#### YOUR TASK:
What follows is a block of records; restate each one word for word.

(Collected data entries)

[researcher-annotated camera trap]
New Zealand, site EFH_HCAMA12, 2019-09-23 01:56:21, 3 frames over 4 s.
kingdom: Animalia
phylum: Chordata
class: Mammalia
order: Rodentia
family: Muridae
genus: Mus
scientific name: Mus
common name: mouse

#### COMPLETED EXERCISE:
[researcher-annotated camera trap]
New Zealand, site EFH_HCAMA12, 2019-09-23 01:56:21, 3 frames over 4 s.
kingdom: Animalia
phylum: Chordata
class: Mammalia
order: Rodentia
family: Muridae
genus: Mus
scientific name: Mus
common name: mouse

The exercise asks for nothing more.